A couple of decades ago I was having lunch with Imran Khan at an Italian restaurant in Knightsbridge. He was preoccupied with his approaching retirement from cricket. ‘People like you,’ he frowned, ‘have no idea what it is to be a sportsman. Our careers end in our thirties. We have to think of something new to do.’ Becoming a cricket commentator was obviously out, so I suggested that, given the absence of a serious film industry in Pakistan, he could raise money for a film institute. We could get directors from all over the world to visit and teach for a while. ‘But what would I do?’ he asked.

‘You could be an enabler or you could act. A film with you in it would be a surefire hit and help fund more avant-garde productions.’

He laughed at the thought. ‘But I can’t act at all.’ I pointed out that this didn’t stop the Bollywood stars. He was a tailor-made matinée idol. The idea was swiftly rejected.

It turned out, to my astonishment, that he was more interested in politics. I told him to steer clear. He nodded but was not convinced. I was wrong, and I’m glad he ignored my advice. Last month a huge political rally in Iqbal Park (better known by its old name of Minto Park) in the old city of Lahore stunned the country. At least half a million people mobilised by Imran’s political party, the Tehreek-e-Insaf (Movement for Justice), filled the park and continued to pour in even as it got dark. It was a disciplined gathering: there were no rows or stampedes or jostling to get closer to the platform. It was in this park that Jinnah announced the movement for a separate Muslim state in 1940 and it was here that Zulfiqar Ali Bhutto in 1971 and his daughter Benazir in 1986 launched their campaigns against the country’s military dictators.

This gathering was larger than any of those, and Imran was in confident mood. ‘I have a bone to pick with you Lahoris,’ he said. ‘It takes you a long time to arouse from your slumbers. Still when you do wake up you become an unchallengeable force.’ The Lahoris cheered. The crowd was a cross-section of Lahore’s population: ‘I welcome all of you,’ Imran said, ‘rickshaw-drivers, tonga-wallahs, workers, peasants, doctors, civil servants in disguise. We are here to create a new Pakistan.’ Zardari and the Sharif brothers were denounced as rogues who had looted the country. The limited programme announced at the rally included pledges to end corruption (though there was no criticism of the pervasive corruption in the armed forces and the civil service), restore public services, institute a strict tax regime and break with the servile, pro-US policy followed by successive regimes to make sure that ‘Aunt Clinton visits as an equal.’ Some liberals are nervous about what they see as the party’s ‘soft Islamism’, but the crowd in Lahore wasn’t particularly religious. Young women in jeans and T-shirts cheered just as loudly as those in hijabs.

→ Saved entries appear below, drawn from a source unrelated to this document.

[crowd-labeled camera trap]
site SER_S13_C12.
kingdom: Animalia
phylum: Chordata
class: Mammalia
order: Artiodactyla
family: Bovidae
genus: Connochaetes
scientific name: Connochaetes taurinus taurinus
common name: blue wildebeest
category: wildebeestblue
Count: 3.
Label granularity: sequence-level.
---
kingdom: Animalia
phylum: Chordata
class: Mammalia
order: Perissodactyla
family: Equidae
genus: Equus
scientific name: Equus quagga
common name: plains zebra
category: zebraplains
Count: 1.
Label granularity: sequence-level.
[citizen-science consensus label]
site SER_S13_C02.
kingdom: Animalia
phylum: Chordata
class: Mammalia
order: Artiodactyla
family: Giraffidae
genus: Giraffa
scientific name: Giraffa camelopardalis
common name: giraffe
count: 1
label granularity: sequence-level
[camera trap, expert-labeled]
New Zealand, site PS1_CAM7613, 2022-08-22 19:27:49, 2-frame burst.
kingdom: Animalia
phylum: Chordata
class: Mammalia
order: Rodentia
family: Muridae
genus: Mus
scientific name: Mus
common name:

When I met Imran in London a week or two before the rally, he told me it had taken 15 years of hard work to build this movement. Early meetings had been small, and he was mocked as an ingénu, but support for his party started to grow. ‘Young people began to set up branches of the movement all over the country quite spontaneously,’ he said. A recent US-sponsored opinion poll has found that support for him in the cities is running at 70 per cent. Could this be true? He was confident. ‘You’ll be surprised.’

Well, I am. His new book, Pakistan: A Personal History, gives a fairly straightforward explanation of his turn to politics, of the way he sees the country’s history and what needs to be changed.* ‘This is our last hope,’ a young woman said on television of the party’s bid for the next election. ‘If it fails we’re finished.’ One of the few victories of the turbulent 1960s anywhere in the world occurred when after a three-month struggle and the loss of many lives a mass insurrection toppled Pakistan’s dictatorship, paving the way for the country’s first democratic elections. Now, too, revolt is in the air. The Arab Spring, the Occupy movement and this huge popular assembly in Lahore: which will succeed? There is another small irony. As one former cricket captain is attempting to eliminate corruption in Pakistan, another is about to be sent to prison in Britain for spreading the disease.